What the task requires >>
Please copy every line of the material below word for word, leaving the pictures out of your answer.

# # #

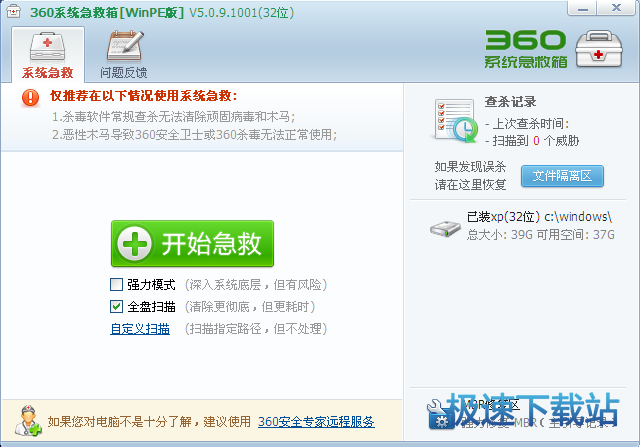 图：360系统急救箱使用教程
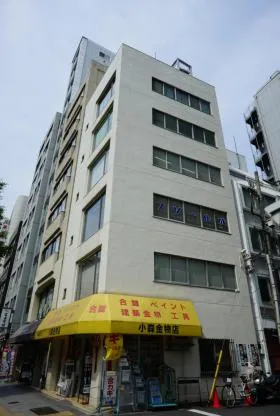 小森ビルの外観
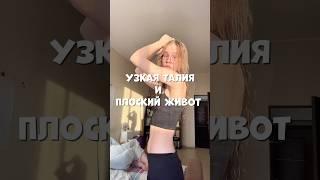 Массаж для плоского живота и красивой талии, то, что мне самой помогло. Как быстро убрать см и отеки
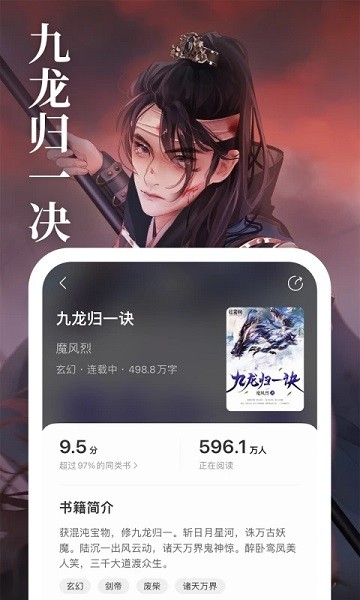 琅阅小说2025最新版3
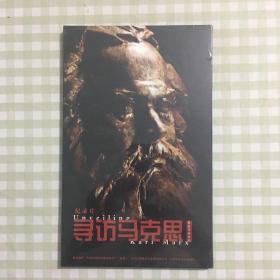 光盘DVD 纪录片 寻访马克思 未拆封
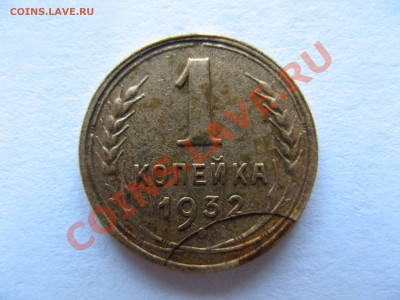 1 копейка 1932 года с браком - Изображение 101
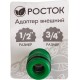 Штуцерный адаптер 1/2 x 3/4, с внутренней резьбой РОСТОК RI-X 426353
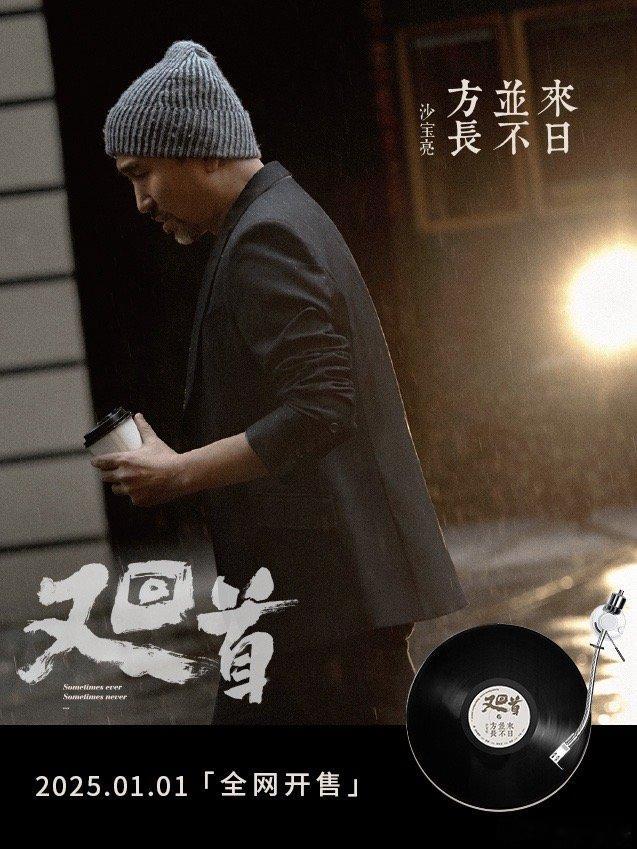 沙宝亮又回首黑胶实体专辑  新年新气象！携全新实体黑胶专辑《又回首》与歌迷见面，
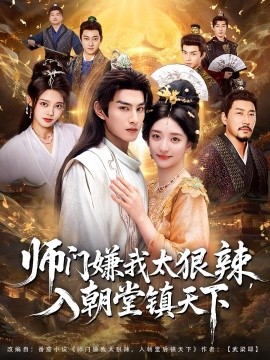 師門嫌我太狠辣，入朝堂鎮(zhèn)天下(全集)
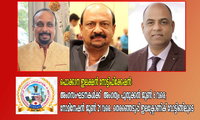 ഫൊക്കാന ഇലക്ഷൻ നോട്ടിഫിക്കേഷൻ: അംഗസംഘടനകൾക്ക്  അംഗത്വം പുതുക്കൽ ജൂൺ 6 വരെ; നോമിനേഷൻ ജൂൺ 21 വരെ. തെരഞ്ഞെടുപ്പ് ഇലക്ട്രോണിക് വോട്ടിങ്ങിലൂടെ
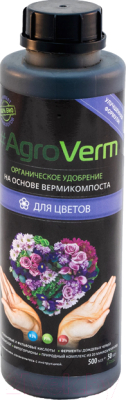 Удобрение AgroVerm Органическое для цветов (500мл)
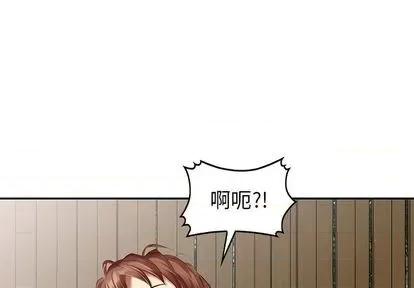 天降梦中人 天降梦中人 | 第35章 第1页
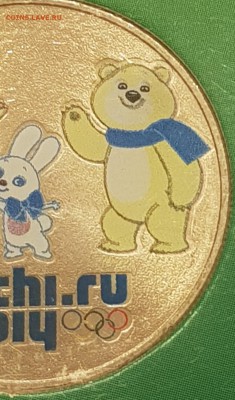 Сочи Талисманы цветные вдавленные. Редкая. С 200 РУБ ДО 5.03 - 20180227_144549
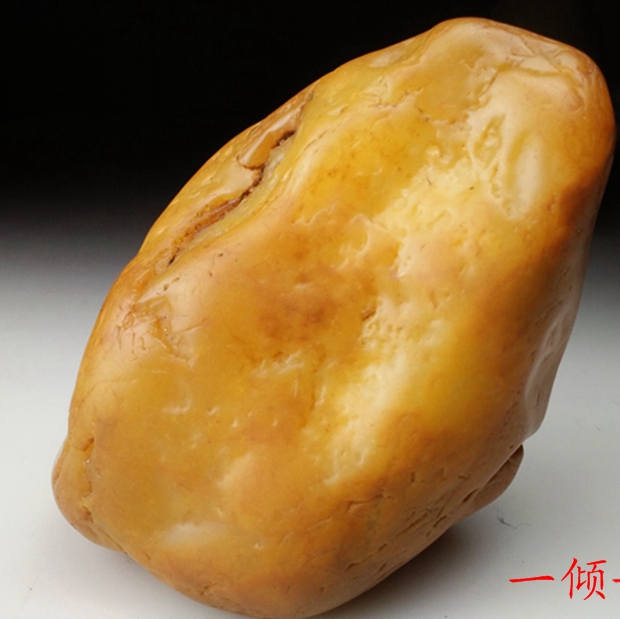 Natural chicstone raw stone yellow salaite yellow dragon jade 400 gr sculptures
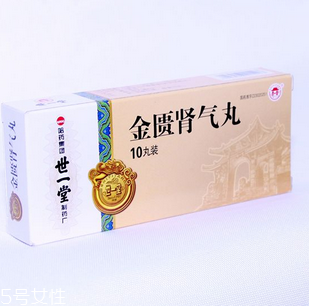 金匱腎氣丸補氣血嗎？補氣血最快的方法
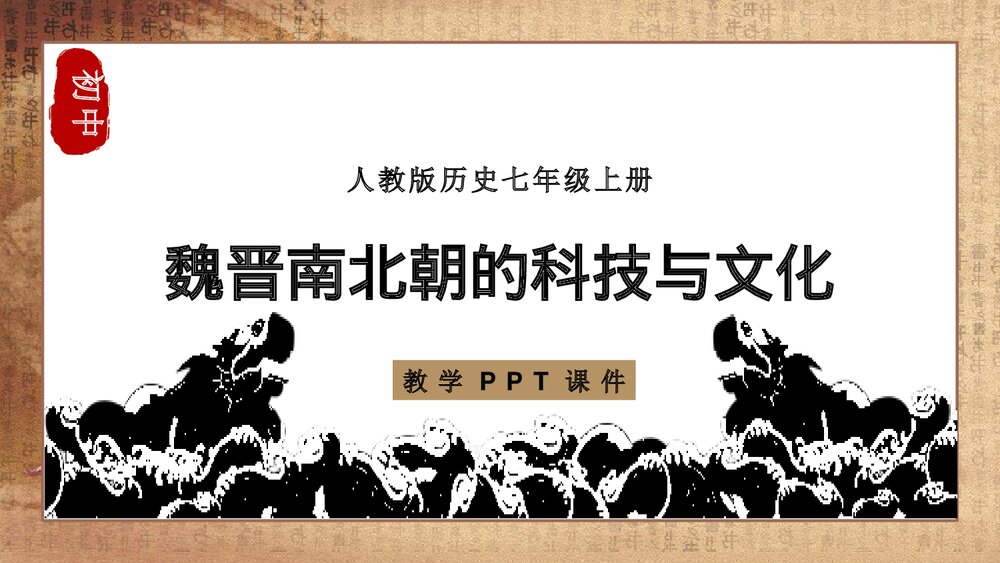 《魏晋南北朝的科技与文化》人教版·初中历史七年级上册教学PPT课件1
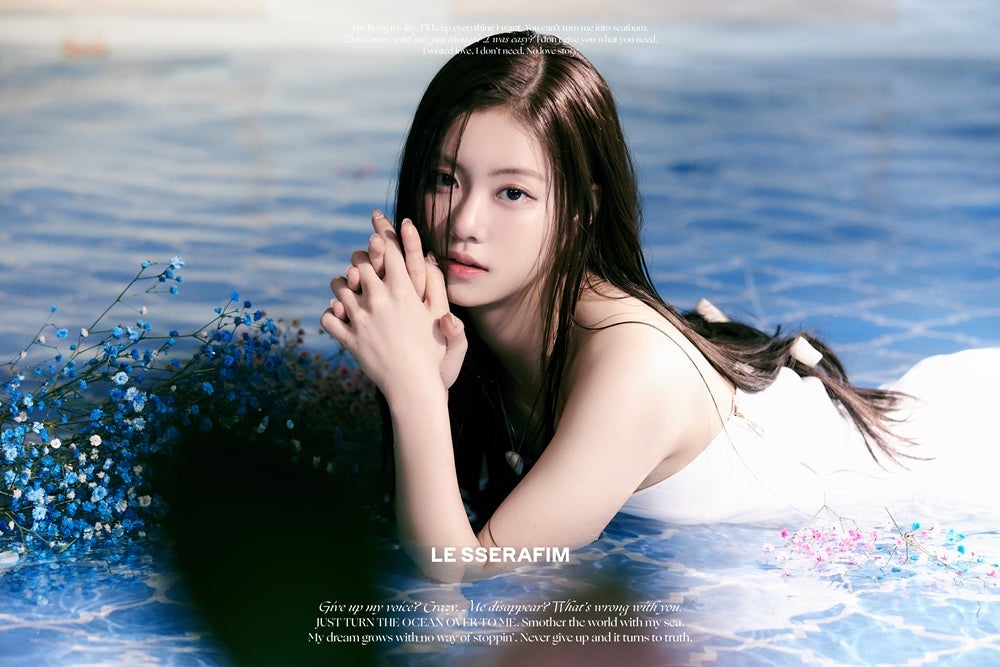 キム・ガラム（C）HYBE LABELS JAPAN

# # #

Solution for this exercise >>
 图：360系统急救箱使用教程
 小森ビルの外観
 Массаж для плоского живота и красивой талии, то, что мне самой помогло. Как быстро убрать см и отеки
 琅阅小说2025最新版3
 光盘DVD 纪录片 寻访马克思 未拆封
 1 копейка 1932 года с браком - Изображение 101
 Штуцерный адаптер 1/2 x 3/4, с внутренней резьбой РОСТОК RI-X 426353
 沙宝亮又回首黑胶实体专辑  新年新气象！携全新实体黑胶专辑《又回首》与歌迷见面，
 師門嫌我太狠辣，入朝堂鎮(zhèn)天下(全集)
 ഫൊക്കാന ഇലക്ഷൻ നോട്ടിഫിക്കേഷൻ: അംഗസംഘടനകൾക്ക്  അംഗത്വം പുതുക്കൽ ജൂൺ 6 വരെ; നോമിനേഷൻ ജൂൺ 21 വരെ. തെരഞ്ഞെടുപ്പ് ഇലക്ട്രോണിക് വോട്ടിങ്ങിലൂടെ
 Удобрение AgroVerm Органическое для цветов (500мл)
 天降梦中人 天降梦中人 | 第35章 第1页
 Сочи Талисманы цветные вдавленные. Редкая. С 200 РУБ ДО 5.03 - 20180227_144549
 Natural chicstone raw stone yellow salaite yellow dragon jade 400 gr sculptures
 金匱腎氣丸補氣血嗎？補氣血最快的方法
 《魏晋南北朝的科技与文化》人教版·初中历史七年级上册教学PPT课件1
 キム・ガラム（C）HYBE LABELS JAPAN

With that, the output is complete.